Task objective => Change every instance of "green foliage" in the data below to "leafy vegetation", and give all lines again with nothing else altered.

[start Records for this task]

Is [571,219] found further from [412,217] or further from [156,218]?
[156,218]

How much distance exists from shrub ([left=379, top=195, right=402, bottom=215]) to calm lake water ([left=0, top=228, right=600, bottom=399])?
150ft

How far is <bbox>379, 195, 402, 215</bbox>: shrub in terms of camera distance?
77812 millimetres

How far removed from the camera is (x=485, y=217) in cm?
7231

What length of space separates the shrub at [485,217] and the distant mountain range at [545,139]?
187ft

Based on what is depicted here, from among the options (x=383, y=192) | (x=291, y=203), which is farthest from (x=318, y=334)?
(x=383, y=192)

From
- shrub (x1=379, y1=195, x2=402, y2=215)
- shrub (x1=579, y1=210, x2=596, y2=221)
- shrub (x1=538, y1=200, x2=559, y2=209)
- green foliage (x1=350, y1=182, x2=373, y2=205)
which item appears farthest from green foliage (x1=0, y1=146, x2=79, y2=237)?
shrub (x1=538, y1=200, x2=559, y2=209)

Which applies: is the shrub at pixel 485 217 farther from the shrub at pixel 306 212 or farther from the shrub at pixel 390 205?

[end Records for this task]

Expected answer =>
Is [571,219] found further from [412,217] or further from [156,218]?
[156,218]

How much distance exists from shrub ([left=379, top=195, right=402, bottom=215]) to calm lake water ([left=0, top=228, right=600, bottom=399])?
150ft

How far is <bbox>379, 195, 402, 215</bbox>: shrub in terms of camera distance?
77812 millimetres

How far removed from the camera is (x=485, y=217) in cm?
7231

What length of space separates the shrub at [485,217] and the distant mountain range at [545,139]?
187ft

Based on what is depicted here, from among the options (x=383, y=192) | (x=291, y=203), which is farthest from (x=318, y=334)?
(x=383, y=192)

From
- shrub (x1=379, y1=195, x2=402, y2=215)
- shrub (x1=579, y1=210, x2=596, y2=221)
- shrub (x1=538, y1=200, x2=559, y2=209)
- leafy vegetation (x1=350, y1=182, x2=373, y2=205)
which item appears farthest from leafy vegetation (x1=0, y1=146, x2=79, y2=237)?
shrub (x1=538, y1=200, x2=559, y2=209)

Which applies: is the shrub at pixel 485 217 farther from the shrub at pixel 306 212 or farther from the shrub at pixel 390 205?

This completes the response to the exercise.